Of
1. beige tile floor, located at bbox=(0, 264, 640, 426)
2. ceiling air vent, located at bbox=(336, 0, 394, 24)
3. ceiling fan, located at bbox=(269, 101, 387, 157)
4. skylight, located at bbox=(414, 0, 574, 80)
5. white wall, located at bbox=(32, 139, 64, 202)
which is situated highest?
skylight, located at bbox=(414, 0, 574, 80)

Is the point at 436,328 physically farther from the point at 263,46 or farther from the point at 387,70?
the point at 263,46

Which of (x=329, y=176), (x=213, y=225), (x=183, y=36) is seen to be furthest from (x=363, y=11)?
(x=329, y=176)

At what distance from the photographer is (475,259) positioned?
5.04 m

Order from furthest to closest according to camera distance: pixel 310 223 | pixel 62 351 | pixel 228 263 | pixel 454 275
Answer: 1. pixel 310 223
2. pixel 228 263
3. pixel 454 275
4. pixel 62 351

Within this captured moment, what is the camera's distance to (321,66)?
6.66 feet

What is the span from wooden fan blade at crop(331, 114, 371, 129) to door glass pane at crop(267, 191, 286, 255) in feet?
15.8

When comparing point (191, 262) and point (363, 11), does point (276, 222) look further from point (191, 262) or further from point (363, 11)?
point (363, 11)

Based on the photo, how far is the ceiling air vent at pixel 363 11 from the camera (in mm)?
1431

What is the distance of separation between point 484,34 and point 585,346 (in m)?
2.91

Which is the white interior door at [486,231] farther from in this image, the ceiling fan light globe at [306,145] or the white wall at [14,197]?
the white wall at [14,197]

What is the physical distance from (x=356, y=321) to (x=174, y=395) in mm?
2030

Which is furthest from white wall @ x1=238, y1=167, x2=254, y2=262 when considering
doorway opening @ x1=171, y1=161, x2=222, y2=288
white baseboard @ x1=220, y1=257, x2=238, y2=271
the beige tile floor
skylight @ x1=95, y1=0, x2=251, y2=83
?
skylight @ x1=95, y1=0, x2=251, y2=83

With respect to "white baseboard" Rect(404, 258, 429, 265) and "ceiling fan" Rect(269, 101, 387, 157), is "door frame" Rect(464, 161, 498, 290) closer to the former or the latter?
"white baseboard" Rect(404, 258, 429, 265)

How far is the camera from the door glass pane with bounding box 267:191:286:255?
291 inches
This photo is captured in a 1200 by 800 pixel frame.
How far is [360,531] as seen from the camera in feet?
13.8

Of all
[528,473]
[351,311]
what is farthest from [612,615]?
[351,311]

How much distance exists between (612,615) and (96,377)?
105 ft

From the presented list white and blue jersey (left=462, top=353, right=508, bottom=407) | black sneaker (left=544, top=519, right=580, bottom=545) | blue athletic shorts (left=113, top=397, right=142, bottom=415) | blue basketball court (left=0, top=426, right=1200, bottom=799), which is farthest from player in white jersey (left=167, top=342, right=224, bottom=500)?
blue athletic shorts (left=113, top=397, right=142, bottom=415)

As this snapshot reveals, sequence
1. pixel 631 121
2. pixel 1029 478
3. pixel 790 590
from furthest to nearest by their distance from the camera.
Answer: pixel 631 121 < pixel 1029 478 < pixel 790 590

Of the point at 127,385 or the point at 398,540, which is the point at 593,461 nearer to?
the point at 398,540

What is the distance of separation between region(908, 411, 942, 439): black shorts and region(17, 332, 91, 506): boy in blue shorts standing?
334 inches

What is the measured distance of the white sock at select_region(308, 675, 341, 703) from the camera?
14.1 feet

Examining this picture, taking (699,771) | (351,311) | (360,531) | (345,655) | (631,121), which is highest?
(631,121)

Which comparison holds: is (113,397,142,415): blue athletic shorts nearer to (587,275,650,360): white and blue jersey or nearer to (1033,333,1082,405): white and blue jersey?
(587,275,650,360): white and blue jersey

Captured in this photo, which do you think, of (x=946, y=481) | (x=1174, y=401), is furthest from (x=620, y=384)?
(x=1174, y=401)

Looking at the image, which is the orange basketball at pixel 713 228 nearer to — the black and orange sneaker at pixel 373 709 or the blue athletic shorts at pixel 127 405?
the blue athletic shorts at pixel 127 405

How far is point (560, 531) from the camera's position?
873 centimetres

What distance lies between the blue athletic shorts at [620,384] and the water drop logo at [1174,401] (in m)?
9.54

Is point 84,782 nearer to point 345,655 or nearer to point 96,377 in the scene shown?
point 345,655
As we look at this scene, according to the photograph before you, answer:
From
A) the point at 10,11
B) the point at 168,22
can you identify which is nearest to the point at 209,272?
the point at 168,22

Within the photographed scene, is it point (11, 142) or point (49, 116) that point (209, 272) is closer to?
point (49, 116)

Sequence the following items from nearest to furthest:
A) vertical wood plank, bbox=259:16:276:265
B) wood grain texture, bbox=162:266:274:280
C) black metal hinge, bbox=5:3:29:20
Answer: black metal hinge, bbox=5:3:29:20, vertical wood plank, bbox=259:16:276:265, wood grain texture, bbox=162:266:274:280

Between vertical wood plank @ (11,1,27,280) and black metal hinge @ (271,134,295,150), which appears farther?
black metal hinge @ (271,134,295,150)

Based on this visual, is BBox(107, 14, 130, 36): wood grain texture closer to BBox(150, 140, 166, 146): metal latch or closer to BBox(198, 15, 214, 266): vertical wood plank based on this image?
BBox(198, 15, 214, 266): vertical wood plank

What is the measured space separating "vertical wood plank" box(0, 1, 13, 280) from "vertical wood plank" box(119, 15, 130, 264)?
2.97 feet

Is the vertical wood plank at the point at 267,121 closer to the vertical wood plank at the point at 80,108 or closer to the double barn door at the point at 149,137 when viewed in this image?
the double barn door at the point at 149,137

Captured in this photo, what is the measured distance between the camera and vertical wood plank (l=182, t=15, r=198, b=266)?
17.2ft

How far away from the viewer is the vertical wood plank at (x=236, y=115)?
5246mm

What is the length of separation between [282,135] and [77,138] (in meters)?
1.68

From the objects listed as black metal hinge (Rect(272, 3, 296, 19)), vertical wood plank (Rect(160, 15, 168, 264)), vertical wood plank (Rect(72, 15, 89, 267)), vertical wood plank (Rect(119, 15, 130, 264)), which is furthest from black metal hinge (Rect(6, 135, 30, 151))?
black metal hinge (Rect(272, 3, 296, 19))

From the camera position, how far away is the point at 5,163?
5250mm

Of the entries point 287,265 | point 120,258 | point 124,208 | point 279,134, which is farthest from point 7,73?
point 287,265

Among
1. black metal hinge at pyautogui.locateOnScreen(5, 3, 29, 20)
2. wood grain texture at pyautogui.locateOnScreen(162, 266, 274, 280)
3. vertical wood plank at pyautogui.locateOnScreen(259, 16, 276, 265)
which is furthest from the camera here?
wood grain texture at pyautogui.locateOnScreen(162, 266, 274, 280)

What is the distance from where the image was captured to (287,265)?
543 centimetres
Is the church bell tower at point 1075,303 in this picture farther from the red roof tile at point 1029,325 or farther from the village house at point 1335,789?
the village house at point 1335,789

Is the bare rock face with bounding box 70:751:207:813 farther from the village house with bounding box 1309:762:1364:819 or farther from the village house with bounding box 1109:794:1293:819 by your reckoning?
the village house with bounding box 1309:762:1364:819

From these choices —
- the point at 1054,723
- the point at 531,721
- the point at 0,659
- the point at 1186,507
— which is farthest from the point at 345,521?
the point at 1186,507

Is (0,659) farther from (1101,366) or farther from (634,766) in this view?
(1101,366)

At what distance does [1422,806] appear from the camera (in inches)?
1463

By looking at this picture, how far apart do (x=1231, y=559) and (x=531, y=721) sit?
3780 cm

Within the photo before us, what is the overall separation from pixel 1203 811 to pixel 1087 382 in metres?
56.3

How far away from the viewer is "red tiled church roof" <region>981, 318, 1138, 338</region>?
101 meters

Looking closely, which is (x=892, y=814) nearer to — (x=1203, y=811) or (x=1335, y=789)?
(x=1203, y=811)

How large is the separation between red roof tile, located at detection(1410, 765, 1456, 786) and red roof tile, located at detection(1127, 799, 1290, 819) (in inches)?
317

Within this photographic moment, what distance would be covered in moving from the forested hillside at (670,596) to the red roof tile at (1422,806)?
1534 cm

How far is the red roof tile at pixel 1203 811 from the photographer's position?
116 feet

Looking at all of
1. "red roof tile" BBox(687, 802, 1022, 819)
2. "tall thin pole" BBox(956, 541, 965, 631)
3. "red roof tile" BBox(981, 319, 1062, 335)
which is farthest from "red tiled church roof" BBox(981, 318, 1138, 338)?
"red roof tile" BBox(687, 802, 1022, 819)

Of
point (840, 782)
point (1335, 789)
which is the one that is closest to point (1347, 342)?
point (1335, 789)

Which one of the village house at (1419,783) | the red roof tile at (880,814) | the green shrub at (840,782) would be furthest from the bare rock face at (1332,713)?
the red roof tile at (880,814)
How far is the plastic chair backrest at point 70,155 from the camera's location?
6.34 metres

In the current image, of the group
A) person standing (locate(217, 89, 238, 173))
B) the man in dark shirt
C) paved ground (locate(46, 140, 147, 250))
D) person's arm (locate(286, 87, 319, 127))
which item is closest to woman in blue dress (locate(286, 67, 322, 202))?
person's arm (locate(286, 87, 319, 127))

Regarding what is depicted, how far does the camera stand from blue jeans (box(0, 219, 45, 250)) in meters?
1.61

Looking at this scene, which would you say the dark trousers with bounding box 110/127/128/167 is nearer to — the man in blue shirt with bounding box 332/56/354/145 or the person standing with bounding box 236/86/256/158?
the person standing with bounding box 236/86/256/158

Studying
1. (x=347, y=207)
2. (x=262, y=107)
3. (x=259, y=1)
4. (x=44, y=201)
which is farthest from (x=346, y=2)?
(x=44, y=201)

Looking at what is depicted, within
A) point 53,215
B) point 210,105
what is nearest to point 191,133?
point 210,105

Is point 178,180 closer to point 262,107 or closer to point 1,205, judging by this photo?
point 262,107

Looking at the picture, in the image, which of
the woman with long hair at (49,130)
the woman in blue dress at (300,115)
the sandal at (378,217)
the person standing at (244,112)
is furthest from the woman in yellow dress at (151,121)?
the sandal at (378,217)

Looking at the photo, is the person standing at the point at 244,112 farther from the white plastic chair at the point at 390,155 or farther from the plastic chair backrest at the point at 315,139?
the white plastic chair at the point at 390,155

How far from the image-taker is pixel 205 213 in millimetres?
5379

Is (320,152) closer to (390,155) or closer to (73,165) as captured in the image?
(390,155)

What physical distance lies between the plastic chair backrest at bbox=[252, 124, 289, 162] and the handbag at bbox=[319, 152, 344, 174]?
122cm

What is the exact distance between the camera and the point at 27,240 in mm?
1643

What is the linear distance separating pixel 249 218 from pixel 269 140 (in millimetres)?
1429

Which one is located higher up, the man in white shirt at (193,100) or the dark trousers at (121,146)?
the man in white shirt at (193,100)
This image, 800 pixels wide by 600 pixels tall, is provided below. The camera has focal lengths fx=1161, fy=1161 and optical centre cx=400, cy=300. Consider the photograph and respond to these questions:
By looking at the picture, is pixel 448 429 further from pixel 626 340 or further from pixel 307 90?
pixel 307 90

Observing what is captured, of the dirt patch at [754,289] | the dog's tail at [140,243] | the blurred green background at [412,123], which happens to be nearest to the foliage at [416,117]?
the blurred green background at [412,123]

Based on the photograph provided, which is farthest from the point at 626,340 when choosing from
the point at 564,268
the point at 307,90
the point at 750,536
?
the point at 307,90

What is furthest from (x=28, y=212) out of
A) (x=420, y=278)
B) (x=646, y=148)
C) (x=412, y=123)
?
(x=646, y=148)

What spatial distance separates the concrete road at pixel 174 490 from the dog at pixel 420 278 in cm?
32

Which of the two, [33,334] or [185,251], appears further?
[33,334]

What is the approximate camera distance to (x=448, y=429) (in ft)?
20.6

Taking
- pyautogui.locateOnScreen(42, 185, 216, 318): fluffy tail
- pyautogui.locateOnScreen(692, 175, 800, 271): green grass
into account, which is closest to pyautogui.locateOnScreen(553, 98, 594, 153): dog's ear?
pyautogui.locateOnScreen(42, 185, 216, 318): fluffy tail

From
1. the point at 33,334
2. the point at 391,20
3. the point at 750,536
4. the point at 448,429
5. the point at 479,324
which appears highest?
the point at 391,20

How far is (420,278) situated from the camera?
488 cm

[Given task]:
Print the line containing "Which of the" and every line after it to the end of the records above, exactly as written, and nothing else.

[Answer for this exercise]:
Which of the two, [33,334] or [185,251], appears further?
[33,334]

What is the approximate camera distance to (x=448, y=429) (in ft)?
20.6

Taking
- pyautogui.locateOnScreen(42, 185, 216, 318): fluffy tail
- pyautogui.locateOnScreen(692, 175, 800, 271): green grass
into account, which is closest to pyautogui.locateOnScreen(553, 98, 594, 153): dog's ear?
pyautogui.locateOnScreen(42, 185, 216, 318): fluffy tail

From
1. the point at 33,334
2. the point at 391,20
3. the point at 750,536
4. the point at 448,429
5. the point at 479,324
which appears highest?
the point at 391,20

How far is (420,278) situated from the camera?
488 cm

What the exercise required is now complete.